CHAPTER I.

OF THE VIOLENT AND UNDEFINED AGITATION OF THE HUMAN MIND AT THE MOMENT WHEN THE FRENCH REVOLUTION BROKE OUT.

What I have previously said of France is applicable to the whole Continent. In the ten or fifteen years preceding the French Revolution, the human mind was abandoned, throughout Europe, to strange, incoherent, and irregular impulses, symptoms of a new and extraordinary disease, which would have singularly alarmed the world if the world had understood them.

A conception of the greatness of man in general, and of the omnipotence of his reason and the boundless range of his intelligence, had penetrated and pervaded the spirit of the age; yet this lofty conception of mankind in general was commingled with a boundless contempt for the age in which men were living and the society to which they belonged. Never was so much humility united to so much pride—the pride of humanity was inflated to madness; the estimate each man formed of his age and country was singularly low.

All over the Continent that instinctive attachment and involuntary respect which the men of all ages and all countries are wont in general to feel for their own peculiar institutions, for their traditional customs, and for the wisdom or the virtues of their forefathers, had almost ceased to exist among the educated classes. Nothing was spoken of but the decrepitude and incoherence of existing institutions, the vices and corruption of existing society.

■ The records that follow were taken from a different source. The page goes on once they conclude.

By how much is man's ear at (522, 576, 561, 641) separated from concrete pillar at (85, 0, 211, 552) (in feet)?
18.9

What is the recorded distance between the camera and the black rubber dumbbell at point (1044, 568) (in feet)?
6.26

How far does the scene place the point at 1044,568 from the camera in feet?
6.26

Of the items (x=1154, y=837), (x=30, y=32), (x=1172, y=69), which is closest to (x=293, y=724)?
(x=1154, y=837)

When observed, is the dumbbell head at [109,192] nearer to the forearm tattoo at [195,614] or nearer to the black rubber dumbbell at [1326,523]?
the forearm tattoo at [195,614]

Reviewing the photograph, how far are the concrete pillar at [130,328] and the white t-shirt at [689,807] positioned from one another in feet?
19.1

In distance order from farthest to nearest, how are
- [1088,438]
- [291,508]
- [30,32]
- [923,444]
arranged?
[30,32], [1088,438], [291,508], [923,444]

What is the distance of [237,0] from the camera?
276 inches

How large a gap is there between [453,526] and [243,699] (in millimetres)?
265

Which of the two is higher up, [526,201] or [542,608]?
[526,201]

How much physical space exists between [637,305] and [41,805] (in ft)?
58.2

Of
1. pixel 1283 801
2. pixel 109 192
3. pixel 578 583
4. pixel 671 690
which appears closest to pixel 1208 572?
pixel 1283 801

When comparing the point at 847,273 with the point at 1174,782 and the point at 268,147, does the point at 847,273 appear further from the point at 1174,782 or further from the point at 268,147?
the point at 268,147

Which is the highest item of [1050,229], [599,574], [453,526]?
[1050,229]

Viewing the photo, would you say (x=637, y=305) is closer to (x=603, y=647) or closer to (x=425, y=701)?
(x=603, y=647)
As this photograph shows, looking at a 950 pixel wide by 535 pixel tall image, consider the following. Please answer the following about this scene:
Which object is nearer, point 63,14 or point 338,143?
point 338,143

Traces of this state of mind may be discovered throughout the literature of Germany. The philosophy, the history, the poetry, even the novels of the time, are full of it. Every product of the intellect was so stamped by it, that the books of that epoch bear a mark that distinguishes them from the works of every other age. All the memoirs of that day, which gave birth to a profusion of memoirs—all the correspondence of the time which has been published—attest a state of mind so different from the present, that nothing short of this concurrence of certain and abundant evidence could convince us of the fact.

Every page of Schlosser’s ‘History of the Eighteenth Century’ reveals this general presentiment, that a great change was about to take place in the condition of mankind.

George Forster, one of the companions of Captain Cook, to whose expedition he had been attached with his father as a naturalist, writes to Jacobi in 1779: ‘Things cannot remain as they are: this is announced by every symptom in the world of science, in the world of theology, and in that of politics. Much as my heart has hitherto desired peace, not less do I desire to see the arrival of this crisis on which such mighty hopes are founded.’[85] ‘Europe,’ he writes again in 1782, ‘seems to me on the brink of a horrible revolution; in truth the mass is so corrupt that bleeding may well be necessary.’[86] ‘The present state of society,’ said Jacobi, ‘presents to me nothing but the aspect of a dead and stagnant sea: that is why I could desire an inundation, be it what it may, even of barbarians, to sweep away this reeking marsh and lay bare a fresh soil.’[87] ‘We are living in the midst of shattered institutions and forms’—a monstrous chaos which everywhere reflects an image of dismay[88] and of death.’ These things were written in a pretty country house, by wealthy people, surrounded by their literary friends, who passed their time in endless philosophical discussions which affected, excited, and inflamed them till they shed torrents of daily tears—in imagination.

It was not the princes, the ministers, the rulers, or those, in short, who, in different capacities, were directing the march of affairs, who perceived that some great change was at hand. The idea that government could become quite different from what government then was,—that all which had lasted so long might be destroyed and superseded by that which as yet only existed in the brain of a few men of letters—the thought that the existing order of things might be overthrown to establish a new order in the midst of disorder and ruin, would have appeared to them an absurd illusion and a fantastic dream. The gradual improvement of society seemed to them the limit of the possible.